The process deepened the leadership crisis at the power utility as chronic power cuts hobble South Africa’s economy.
This is after it was reported earlier that the utility’s board would vote on Tsotsi’s future at the parastatal.
Meanwhile, Eskom’s media desk has allegedly also received a notice from suspended CEO Tshediso Matona that he would challenge his suspension in the labour court.
The chief executive is challenging his suspension this month by the firm’s chairman, the national labour arbitrator said on Wednesday.
The Commission for Conciliation, Mediation and Arbitration (CCMA) said it had received a referral for “unfair suspension” from Motana, and that it was looking into his complaint.
Minister of Public Enterprises Lynne Brown told parliament the power outages were costing the economy between $1.7 billion and $6.8 billion a month and that she was concerned about the management at the state-owned company.
Eskom’s board will hold a vote of no confidence in Tsotsi, a government source and a source at Eskom told Reuters. Brown said she had not been “formally informed” about Tsotsi’s future.
(READ MORE: Eskom pulls the plug on CEO & top brass)
The powerful National Union of Mineworkers accused Tsotsi this week of interfering with the award of tenders.
If Tsotsi is ousted, he would become the latest casualty at the troubled power utility after its chief executive and three other senior executives were suspended earlier this month.
“I am very worried because Eskom is a strategic asset, all of our lives depend on it,” Brown said.
The price of Eskom’s bond expiring in 2023 rose on Wednesday, pushing the yield down three basis points.
Eskom has implemented regular power cuts this year to prevent the national grid being overwhelmed as South Africa faces its worst energy crisis since 2008.

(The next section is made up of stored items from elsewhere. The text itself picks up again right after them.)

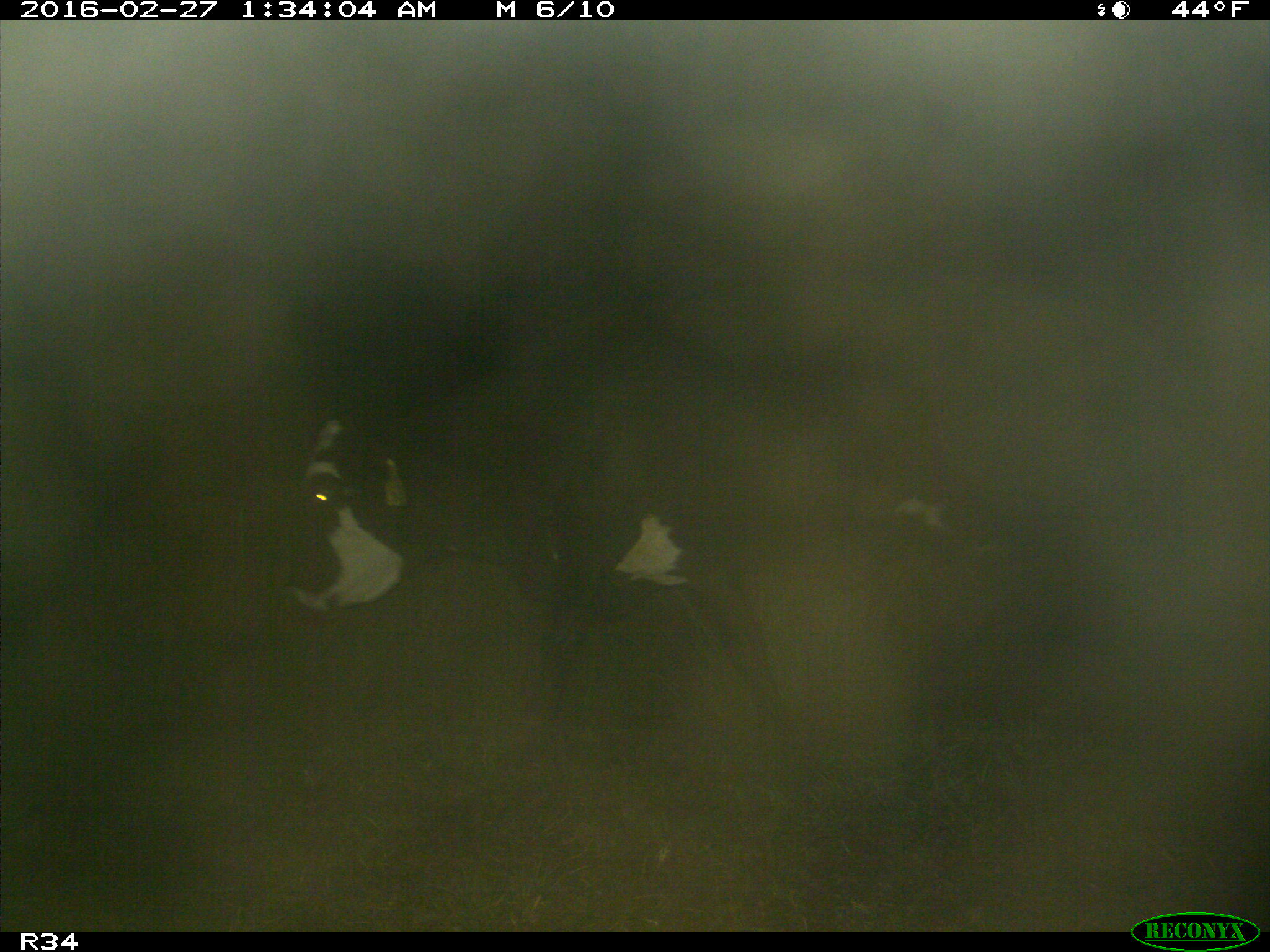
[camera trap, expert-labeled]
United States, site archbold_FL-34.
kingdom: Animalia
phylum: Chordata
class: Mammalia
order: Artiodactyla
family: Bovidae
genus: Bos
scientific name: Bos taurus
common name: domestic cow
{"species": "Bos taurus (domestic cow)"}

Standard & Poor’s downgraded Eskom’s credit last week to “junk”, saying it now regarded its management as ‘weak’, in another blow that will pile more costs onto its already creaking books in the form of higher interest rates.
(READ MORE: S&P lowers Eskom’s ratings, cites negative outlook)
Eskom’s funding gap to 2018 is estimated at 200 billion rand ($16 billion) and it is getting a 23 billion rand cash injection from the government this year.
Government has said its economic growth forecast for 2015 could halve to 1 percent because of power constraints.
Brown said power cuts were likely to persist for another two years but by 2020 an extra 10,000 megawatts would be added to the grid as new power plants were completed.
Eskom expects its long-delayed Medupi coal plant to start generating 800 megawatts of extra electricity by June or July, when it could become South Africa’s first new power station to come online in 20 years.
(READ MORE: Medupi’s Unit 6 produces its first power)
Workers at Medupi, however, embarked on a one day strike on Wednesday over poor living condition and pay, threatening to further hamper construction at the plant.